The system was a new dual processor (Core Duo X9100) Thinkpad W500 running on a 2.5" SATA drive, 4GB core, Intel GPU.

Related branches

lp:ubuntu/karmic/linux-ports

lp:ubuntu/karmic/linux-rt

Revision history for this message

suecom (allister-nowatt) wrote on 2009-03-26:

Screen shot of the fsck Edit (47.1 KiB, image/jpeg)

Daniele Napolitano (dnax88) on 2009-03-30

affects:

ubuntu → linux (Ubuntu)

Revision history for this message

Eric Shattow (eshattow) wrote on 2009-04-08:

This could be related to https://bugzilla.redhat.com/show_bug.cgi?id=490026 "EXT4 panic, list corruption in ext4_mb_new_inode_pa".

I'm experiencing a fatal panic occasionally on interacting with large amounts of data. The system hardlocks and I'm usually working in X11, so I don't have access to the panic message to confirm. It does sound similar to the reported issue.

Please cherrypick http://git.kernel.org/?p=linux/kernel/git/torvalds/linux-2.6.git;a=commitdiff;h=d33a1976fbee1ee321d6f014333d8f03a39d526c to Ubuntu 2.6.28

summary:

- Ext4 file system fatel corruption
+ ext4: panic working with large files

Leann Ogasawara (leannogasawara) on 2009-04-08

Changed in linux (Ubuntu):
importance:	Undecided → High
status:	New → Triaged

Revision history for this message

Leann Ogasawara (leannogasawara) wrote on 2009-04-08:

Hi Guys,

Just wanted to also add a note that the kernel is expected to be frozen tomorrow for Jaunty's release. I've pinged the kernel team to see if they can get this pulled in time. If not, I suspect it should qualify for a Stable Release Update for Jaunty. Thanks.

Revision history for this message

Leann Ogasawara (leannogasawara) wrote on 2009-04-08:

@suecom, also I notice in your description you say you ran Jaunty Alpha3 and Alpha 6 with all updates installed. However, you mention a 2.6.27-11 kernel??? I assume that was a typo? ie. Jaunty has a 2.6.28 based kernel.

Revision history for this message

Leann Ogasawara (leannogasawara) wrote on 2009-04-08:

Hi Guys,

One of our kernel devs threw together a test kernel with this patch applied and uploaded it to his PPA:

https://edge.launchpad.net/~timg-tpi/+archive/ppa

It's package "linux - 2.6.28-11.42~lp348836". It's currently still in the process of building but once it's finished if you could test and report back your results that would be great.
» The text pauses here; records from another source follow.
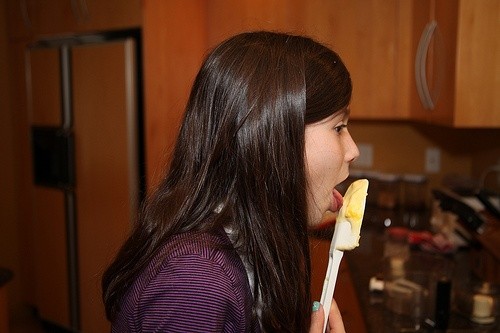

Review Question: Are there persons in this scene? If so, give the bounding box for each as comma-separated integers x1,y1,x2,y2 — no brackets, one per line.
102,30,359,333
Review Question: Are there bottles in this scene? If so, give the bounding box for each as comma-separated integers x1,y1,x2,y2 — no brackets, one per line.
429,278,453,333
385,228,416,284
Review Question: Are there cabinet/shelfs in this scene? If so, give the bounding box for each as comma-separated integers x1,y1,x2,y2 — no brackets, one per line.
203,0,500,128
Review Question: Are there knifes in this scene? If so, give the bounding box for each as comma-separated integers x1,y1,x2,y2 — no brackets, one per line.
316,179,369,333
For information on how to test from a PPA refer to https://wiki.ubuntu.com/Testing/KernelPPA specifically the Testing Developer PPA section. Thanks.

Revision history for this message

Eric Shattow (eshattow) wrote on 2009-04-09:

I will build and test, but there is no user case to reproduce. I've hit (what I think might be) this bug maybe 5 times in 2-3 months of heavy ext4 filesystem usage. There is usually file corruption afterward. My own use case is BitTorrent, and so files are checksummed and lost data is thrown out. I don't know if there is a user behavior that would more quickly reproduce the bug described by Original Poster.
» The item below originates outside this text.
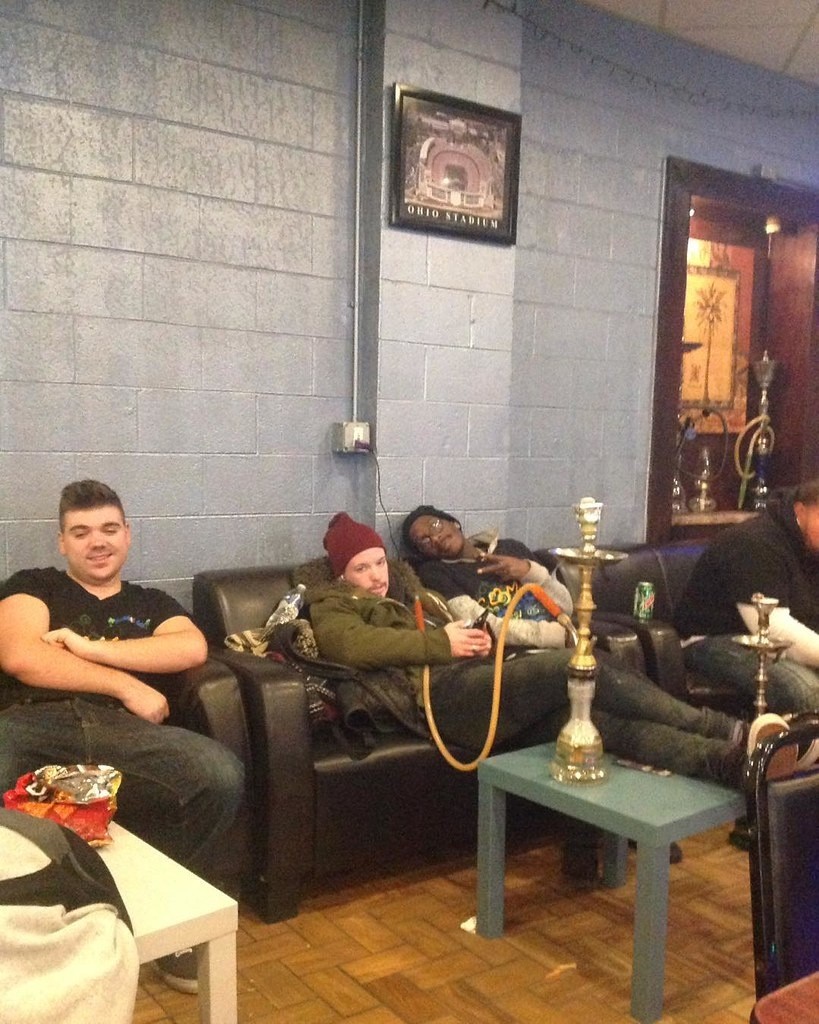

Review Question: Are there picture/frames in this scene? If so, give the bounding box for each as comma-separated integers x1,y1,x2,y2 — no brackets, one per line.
388,82,522,247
Revision history for this message

Tim Gardner (timg-tpi) wrote on 2009-04-09:

Bah - the PPA is having problems so I built locally and stashed test kernels at http://kernel.ubuntu.com/~rtg/2.6.28-lp348836

Changed in linux (Ubuntu):
assignee:	nobody → Tim Gardner (timg-tpi)
status:	Triaged → In Progress

Revision history for this message

Eric Shattow (eshattow) wrote on 2009-04-12:

No noticeable ext4-related problems with 2.6.28-11-generic #42~lp348836 SMP. I do not know if the OP's bug is fixed, only that ~lp348836 is working okay.

Revision history for this message

Tim Gardner (timg-tpi) wrote on 2009-04-13:

@Eric - thanks for your response. I'll add this as an SRU request for the first upload after release.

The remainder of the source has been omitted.